### Stored data
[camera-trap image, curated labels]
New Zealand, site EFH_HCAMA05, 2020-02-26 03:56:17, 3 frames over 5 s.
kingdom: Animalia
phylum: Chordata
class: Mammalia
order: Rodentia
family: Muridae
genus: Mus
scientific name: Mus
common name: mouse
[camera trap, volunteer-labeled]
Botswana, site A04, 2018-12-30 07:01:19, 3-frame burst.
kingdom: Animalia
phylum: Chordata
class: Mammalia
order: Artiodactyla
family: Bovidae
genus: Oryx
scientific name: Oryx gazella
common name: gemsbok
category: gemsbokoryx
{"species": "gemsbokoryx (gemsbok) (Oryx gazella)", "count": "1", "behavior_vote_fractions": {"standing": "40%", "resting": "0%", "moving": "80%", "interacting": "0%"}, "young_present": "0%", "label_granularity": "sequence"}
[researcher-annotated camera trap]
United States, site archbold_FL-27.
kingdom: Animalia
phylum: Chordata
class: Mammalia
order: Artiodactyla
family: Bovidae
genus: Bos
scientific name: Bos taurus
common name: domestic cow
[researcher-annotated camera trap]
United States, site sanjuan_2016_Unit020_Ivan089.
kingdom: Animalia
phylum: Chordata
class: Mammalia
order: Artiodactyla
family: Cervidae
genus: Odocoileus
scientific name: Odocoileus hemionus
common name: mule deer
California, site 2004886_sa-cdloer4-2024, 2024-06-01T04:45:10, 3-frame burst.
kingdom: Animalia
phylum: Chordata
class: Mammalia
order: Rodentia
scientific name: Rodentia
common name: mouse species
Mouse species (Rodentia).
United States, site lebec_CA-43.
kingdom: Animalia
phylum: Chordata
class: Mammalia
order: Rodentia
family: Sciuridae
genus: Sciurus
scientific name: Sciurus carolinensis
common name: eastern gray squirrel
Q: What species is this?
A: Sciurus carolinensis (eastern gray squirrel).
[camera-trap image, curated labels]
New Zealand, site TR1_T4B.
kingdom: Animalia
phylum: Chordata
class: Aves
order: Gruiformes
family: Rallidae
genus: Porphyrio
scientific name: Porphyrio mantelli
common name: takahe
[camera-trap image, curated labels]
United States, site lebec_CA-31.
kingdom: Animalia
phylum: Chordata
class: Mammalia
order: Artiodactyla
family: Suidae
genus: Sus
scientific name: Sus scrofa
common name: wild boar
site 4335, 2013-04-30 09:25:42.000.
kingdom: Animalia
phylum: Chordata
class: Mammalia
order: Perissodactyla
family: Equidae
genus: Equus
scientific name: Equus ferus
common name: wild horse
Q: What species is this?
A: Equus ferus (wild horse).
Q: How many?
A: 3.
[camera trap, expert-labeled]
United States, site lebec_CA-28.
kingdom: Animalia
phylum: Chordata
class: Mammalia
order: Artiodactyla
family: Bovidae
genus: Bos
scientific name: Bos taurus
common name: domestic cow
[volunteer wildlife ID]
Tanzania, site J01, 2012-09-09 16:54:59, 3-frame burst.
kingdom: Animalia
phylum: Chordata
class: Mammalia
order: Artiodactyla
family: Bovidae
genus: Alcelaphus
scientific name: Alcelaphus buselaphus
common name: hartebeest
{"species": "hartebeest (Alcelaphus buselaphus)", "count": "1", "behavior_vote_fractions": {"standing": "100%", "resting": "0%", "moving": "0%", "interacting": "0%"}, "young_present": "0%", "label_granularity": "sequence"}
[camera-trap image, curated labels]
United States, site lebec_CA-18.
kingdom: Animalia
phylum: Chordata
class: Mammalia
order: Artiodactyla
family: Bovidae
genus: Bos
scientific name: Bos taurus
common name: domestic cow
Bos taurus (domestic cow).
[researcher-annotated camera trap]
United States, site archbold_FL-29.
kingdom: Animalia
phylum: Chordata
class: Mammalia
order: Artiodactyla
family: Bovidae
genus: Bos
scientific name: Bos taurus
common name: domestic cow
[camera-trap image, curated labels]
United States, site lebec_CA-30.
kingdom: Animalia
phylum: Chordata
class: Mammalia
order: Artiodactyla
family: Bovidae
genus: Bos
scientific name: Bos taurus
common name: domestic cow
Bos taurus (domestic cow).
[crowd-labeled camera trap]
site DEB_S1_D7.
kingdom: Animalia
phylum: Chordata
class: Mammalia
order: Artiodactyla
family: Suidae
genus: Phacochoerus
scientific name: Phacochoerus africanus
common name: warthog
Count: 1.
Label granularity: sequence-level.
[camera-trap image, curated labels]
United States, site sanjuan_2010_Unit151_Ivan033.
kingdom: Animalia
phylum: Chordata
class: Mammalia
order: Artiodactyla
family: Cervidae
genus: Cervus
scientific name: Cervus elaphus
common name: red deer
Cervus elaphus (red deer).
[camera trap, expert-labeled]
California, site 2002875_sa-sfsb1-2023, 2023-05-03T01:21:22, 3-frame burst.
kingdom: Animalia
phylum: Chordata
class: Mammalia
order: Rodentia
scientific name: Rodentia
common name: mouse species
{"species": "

### The problem
Please count how many lines in the preceding records hold the word "California", then give only that number.

### Response to this exercise
2